I'm trying to make a simple Monte Carlo Tree Search program (python3) that can take a given board and the player whose turn it is and will return the optimal move for them. I've written one that works somewhat, but while testing it with Tic-Tac-Toe I've found it frequently misses ways it could force wins or prevent losses.
Code explanation:
The game is stored as a class, simply to allow me to implement multiple different games with ease. It includes a moveList(board,player)
function, which simply returns a list of all the possible moves the player could make. playGameRandom(board, player)
simply plays a random game starting from the given position and returns the winner. I have tested all the other code, and I'm relatively certain it all works as intended, so I think the problem is in my MCTS implementation.

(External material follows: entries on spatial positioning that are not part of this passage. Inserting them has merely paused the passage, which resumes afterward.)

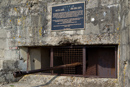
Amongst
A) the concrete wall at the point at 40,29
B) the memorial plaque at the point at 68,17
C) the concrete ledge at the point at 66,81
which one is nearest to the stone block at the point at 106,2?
the concrete wall at the point at 40,29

def MCTS(board, player, depth):
#get list of moves
ml = game.moveList(board, player)
#store opposing player
otherPlayer = game.otherPlayer(player)
w = [0]*len(ml)
# play (depth) random games from each starting move
for i in range(len(ml)):
for j in range(depth):
winner = playGameRandom(ml[i], otherP)
if winner == player:
#weights for wins vs loss
w[i] = w[i] + 1
elif winner == otherP:
#also weights
w[i] = w[i] - 2
#w now contains scores for each move possible
#find the highest weight
m = max(w)
#just in case there are multiple moves tied for max, pick randomly out of all the moves tied for max
p = []
for i in range(len(w)):
if w[i] == m:
p = p + [i]
#generate the board that corresponds to the best move
bestMove = ml[random.choice(p)]
return bestMove
As I've stated, it works, but not as well as I hoped. It still misses things and makes stupid decisions occasionally, even when depth is very high (~100000). What's the problem with my implementation? Apologies in advance, I'm relatively new to all of this and I think I've bitten off more than I can chew here.